UCLA’s offense is offensive in 80-67 loss to Southern Cal that was not that close.

NCAA Basketball: UCLA at Southern California
UCLA Bruins guard Prince Ali reacts after missing a shot during the second half against the Southern Cal.
Kelvin Kuo-USA TODAY Sports

This is the easiest game of the year to explain what happen. The UCLA Bruins’ defense in the first half was decent. UCLA forced nine turnovers, out-rebounded the Southern Cal Trojans by seven and held them to 41% shooting after a rough start. They could have easily been winning in the first half, but let’s discuss the offense. Here are a few excerpts from the Daily Bruin first half story by Hanson Wang:

Before a single minute passed, sophomore guard Chris Smith fumbled a fast-break pass with no one within five feet of him.

Later in the first half, redshirt junior guard Prince Ali airballed a trail 3-pointer on another fast-break possession. . . .

UCLA particularly struggled to convert on its opponent’s turnovers. Sophomore guard Jaylen Hands nearly airballed a wing 3-pointer on a 2-on-1 fast break with four minutes remaining in the first half.

And that was the better half!

In the second half, Southern Cal’s offense got going and the game was over. Wang writes in his full game story:

Once again, the zone defense was impenetrable.

Not UCLA’s, against which USC made 16-of-30 field goal attempts in the second half and shot 46.9 percent overall.

The Bruins (10-8, 3-2 Pac-12) struggled again to generate open looks against a 2-3 zone defense, shooting under 40 percent from the field during the majority of their 80-67 loss to the Trojans (10-8, 3-2) on Saturday. . . .

Even against no defense, UCLA’s shots clanked iron much more often that it glided through nylon and twine.

It is not just bad. It is the worst I have ever seen a UCLA play on offense. Ever. Go back to the worst teams of Hazzard or Alford and they were better on offense. Howland’s bad teams were weak on defense and mediocre on offense. This team is bad at everything on offense. Let’s take a series of quotes from Thuc Nhi Ngyuen’s article in the Orange County Register.

  • On three point shooting:

The Bruins (10-8, 3-2 Pac-12) were 5 of 22 from 3-point range Saturday and shooting 27.7 percent from beyond the arc in the past two games, both losses.

UCLA’s lone made 3-pointer in the first half gave the Bruins a brief one-point lead after they fell behind 16-4 early.

● Required work:
1. From the UCLA game recap, extract the passage between "Before a single" and "46.9 percent overall.", inclusive.
2. List every UCLA player named in the UCLA game recap.

● Recorded data:
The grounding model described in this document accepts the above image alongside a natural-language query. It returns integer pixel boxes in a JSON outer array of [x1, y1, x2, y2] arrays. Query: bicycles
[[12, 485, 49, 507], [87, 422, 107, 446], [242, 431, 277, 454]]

● Final results:
1.
Before a single minute passed, sophomore guard Chris Smith fumbled a fast-break pass with no one within five feet of him.

Later in the first half, redshirt junior guard Prince Ali airballed a trail 3-pointer on another fast-break possession. . . .

UCLA particularly struggled to convert on its opponent’s turnovers. Sophomore guard Jaylen Hands nearly airballed a wing 3-pointer on a 2-on-1 fast break with four minutes remaining in the first half.

And that was the better half!

In the second half, Southern Cal’s offense got going and the game was over. Wang writes in his full game story:

Once again, the zone defense was impenetrable.

Not UCLA’s, against which USC made 16-of-30 field goal attempts in the second half and shot 46.9 percent overall.

2.
Prince Ali
Chris Smith
Jaylen Hands